_Data in this exercise_
⟨

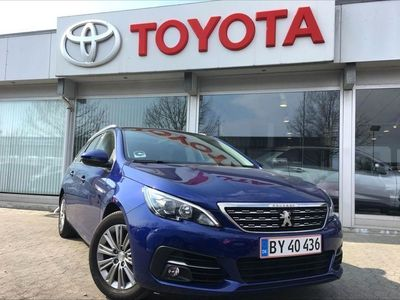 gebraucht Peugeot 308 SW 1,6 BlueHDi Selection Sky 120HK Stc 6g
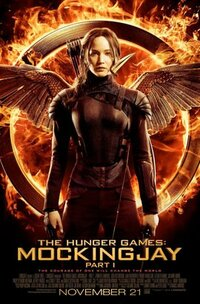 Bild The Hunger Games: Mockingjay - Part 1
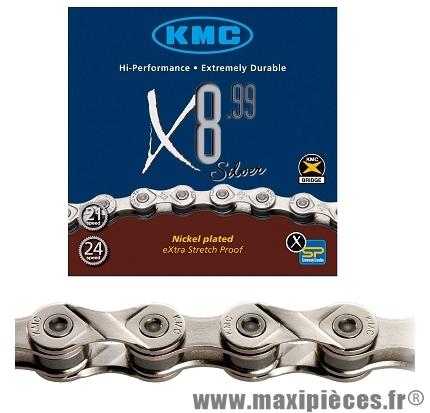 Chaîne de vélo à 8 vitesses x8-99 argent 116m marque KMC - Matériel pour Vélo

⟩
⟨

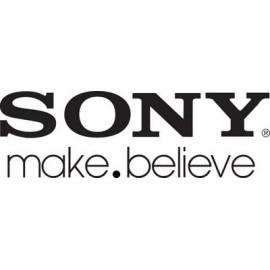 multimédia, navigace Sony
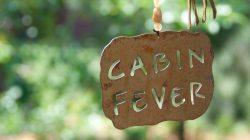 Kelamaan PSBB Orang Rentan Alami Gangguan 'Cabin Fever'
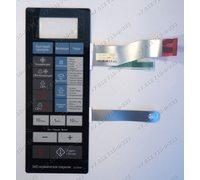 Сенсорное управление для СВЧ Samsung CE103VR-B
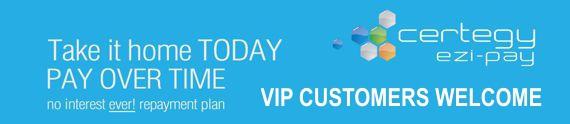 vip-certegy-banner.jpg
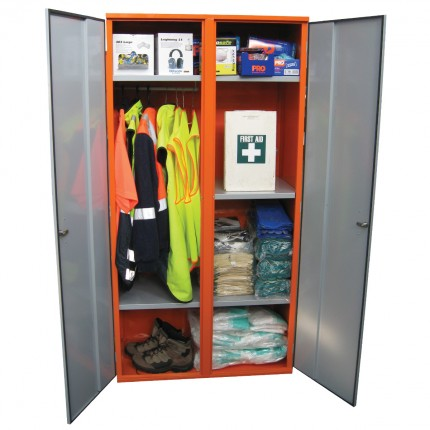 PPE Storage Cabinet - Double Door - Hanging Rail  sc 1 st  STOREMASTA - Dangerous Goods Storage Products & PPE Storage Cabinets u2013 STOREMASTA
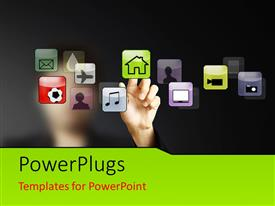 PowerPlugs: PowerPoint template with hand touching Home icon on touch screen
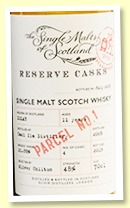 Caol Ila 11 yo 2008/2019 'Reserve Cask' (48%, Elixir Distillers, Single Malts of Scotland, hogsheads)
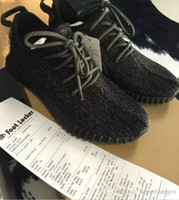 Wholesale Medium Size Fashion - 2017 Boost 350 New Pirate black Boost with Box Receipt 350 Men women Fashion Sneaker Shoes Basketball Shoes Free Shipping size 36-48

⟩
⟨

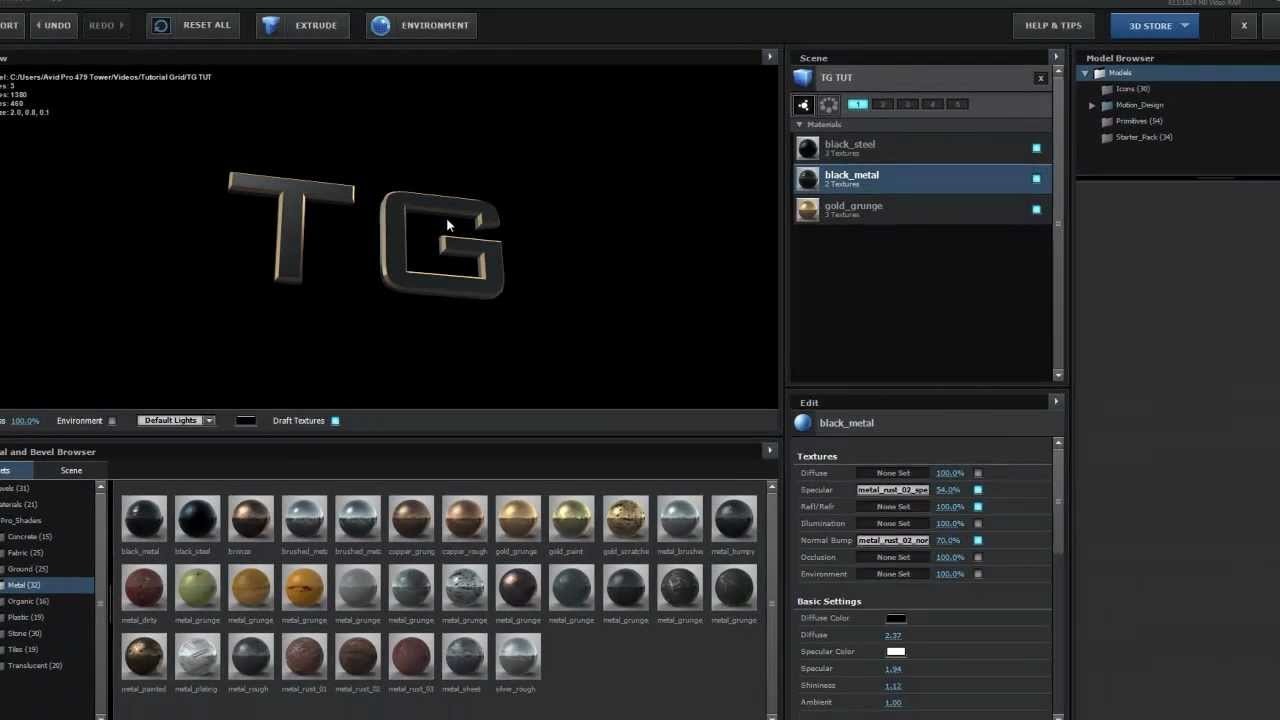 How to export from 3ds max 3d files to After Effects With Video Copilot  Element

⟩

_The problem_
Above are some records. Reproduce the lines from the one with "PPE Storage Cabinet - Double" down to the one with "Wholesale Medium Size", keeping both, and leave every picture out.

_Answer to this task_
 PPE Storage Cabinet - Double Door - Hanging Rail  sc 1 st  STOREMASTA - Dangerous Goods Storage Products & PPE Storage Cabinets u2013 STOREMASTA
 PowerPlugs: PowerPoint template with hand touching Home icon on touch screen
 Caol Ila 11 yo 2008/2019 'Reserve Cask' (48%, Elixir Distillers, Single Malts of Scotland, hogsheads)
 Wholesale Medium Size Fashion - 2017 Boost 350 New Pirate black Boost with Box Receipt 350 Men women Fashion Sneaker Shoes Basketball Shoes Free Shipping size 36-48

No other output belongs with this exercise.